_TEXTE EXTRAIT:_
====

De l’aveu général, nous avons assisté à Sainte-Soline à des images de guerre. Mais aux images de guerre, puisque guerre il y a, vient aussi s’ajouter une guerre des images, tant il est vrai qu’il n’y a pas de guerre sans propagande. Propagande que nous allons essayer de décrypter ici.

Précisons tout d’abord que nous ne nous cacherons pas derrière une fausse neutralité qui consisterait à renvoyer dos à dos les violences des manifestants et des forces de l’ordre, mais plutôt d’interroger les présupposés des deux récits et ce qu’ils impliquent en termes de visions du monde. Ces présupposés parlent d’eux-mêmes comme nous pourrons le voir.

« de nouvelles images extrêmement violentes »

Le premier récit est celui du pouvoir en place. Il s’exprime de manière explicite dans une interview du ministre de l’intérieur, Gérald Darmanin, sur CNEWS, daté du 24 mars 2023, soit la veille des événements. Dans cette interview, le ministre nous prévient, interrogé au sujet de la manifestation prévue contre le projet de mégabassine de Sainte-Soline, « Les Français vont voir de nouvelles images extrêmement violentes », puis « nous verrons des images extrêmement dures ». C’est ce qu’en narratologie, on appelle une prolepse narrative, soit le récit anticipé d’un événement à venir. Faire une prolepse dans le cadre d’un récit présuppose qu’on maîtrise à l’avance toutes les étapes du schéma narratif, on comprendra donc que la seule personne habilitée à faire une prolepse soit l’auteur lui-même et personne d’autre. Appliquée au cas qui nous occupe, l’existence de cette prolepse et le fait même qu’elle se soit révélée exacte est particulièrement problématique. Ce que nous dit Gérald Darmanin c’est qu’il avait prévu la violence des affrontements à Sainte-Soline. Rappelons juste que le rôle d’un ministre de l’intérieur est de maintenir l’ordre et le calme et précisément d’éviter le recours à la violence. Or dans le cas précis, non seulement il ne l’évite pas, mais il avoue par avance que tout en l’ayant anticipé, il ne fera rien pour l’éviter. (...)

On le sait, le capitalisme commence en Grande Bretagne et en Irlande avec l’appropriation de la terre à travers le mouvement des enclosures. Avec Sainte-Soline, avec la réforme des retraites, le capitalisme est revenu à ses fondamentaux, anticipant, dans une pure logique de prédation, les crises, financière, écologique, politique à venir. Il s’agit de s’accaparer les ressources essentielles comme l’eau et la terre, il s’agit de s’accaparer la force de travail de la masse pour la mettre au seul service du capital. Et pour cela, il s’agit évidemment de diaboliser tous ceux qui pourraient se placer en travers du chemin en mettant en avant la violence qu’on a soi-même provoquée. Darmanin utilise à dessein le terme d’écoterroriste. Parce qu’un terroriste on peut le tuer sans que ça n’émeuve personne. Peu importe que, dans les faits, si terrorisme il y a, il soit plutôt du côté du gouvernement qui cherche à se sortir de la crise dans laquelle il s’est fourré en terrorisant les manifestants.

====

_LIGNES DE DONNÉES:_
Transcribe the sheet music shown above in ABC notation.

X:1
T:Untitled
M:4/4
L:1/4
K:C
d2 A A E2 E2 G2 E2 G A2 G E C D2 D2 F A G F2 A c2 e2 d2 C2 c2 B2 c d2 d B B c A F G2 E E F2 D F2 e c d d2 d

====

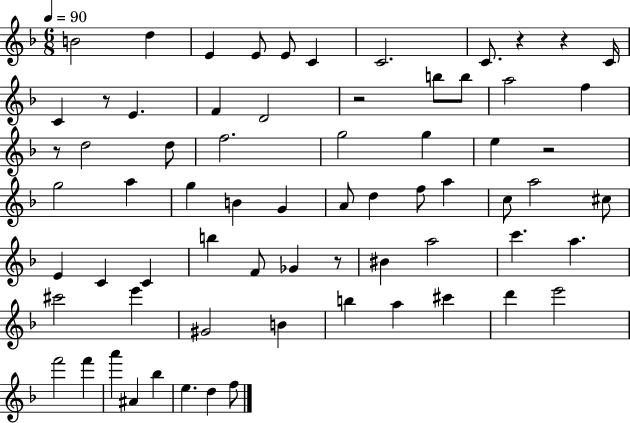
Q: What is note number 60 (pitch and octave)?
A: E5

====

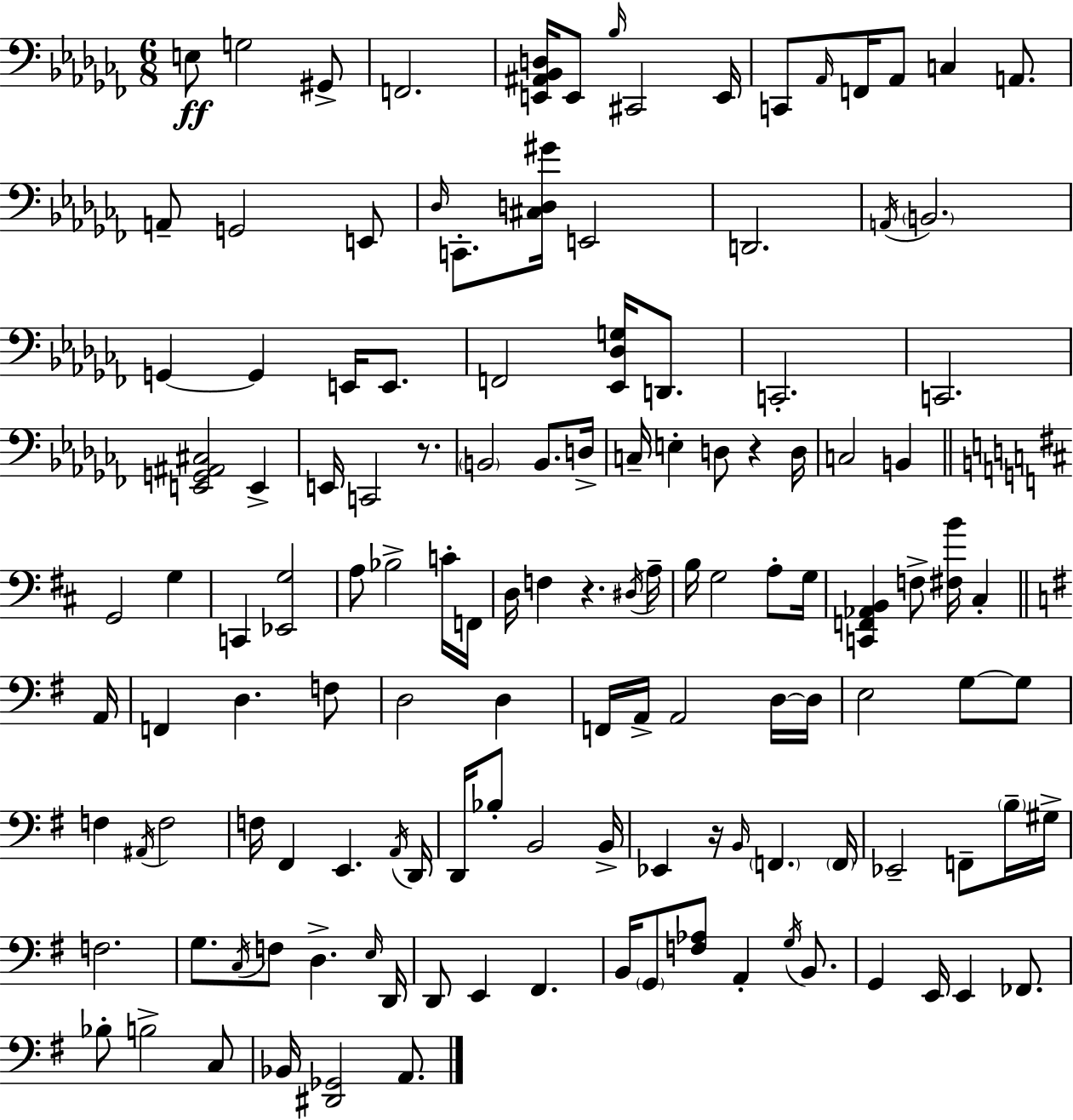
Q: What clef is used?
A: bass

====

_CONSIGNES DE L'EXERCICE:_
A - Résumez le texte extrait en deux phrases.
B - Recopiez mot pour mot le passage du texte extrait, de « Précisons tout d’abord » à « pourrons le voir. ».

_CORRIGÉ:_
A - Le texte se propose de décrypter la propagande qui accompagne les images de guerre de Sainte-Soline, en interrogeant les présupposés des deux récits plutôt qu'en affichant une fausse neutralité. Il reproche au ministre de l'intérieur, Gérald Darmanin, d'avoir annoncé la veille des images extrêmement violentes sans rien faire pour les éviter, et voit dans Sainte-Soline comme dans la réforme des retraites un retour du capitalisme à l'accaparement de ressources comme l'eau et la terre, ainsi que de la force de travail, qui passe par la diabolisation des opposants qualifiés d'écoterroristes.

B -
Précisons tout d’abord que nous ne nous cacherons pas derrière une fausse neutralité qui consisterait à renvoyer dos à dos les violences des manifestants et des forces de l’ordre, mais plutôt d’interroger les présupposés des deux récits et ce qu’ils impliquent en termes de visions du monde. Ces présupposés parlent d’eux-mêmes comme nous pourrons le voir.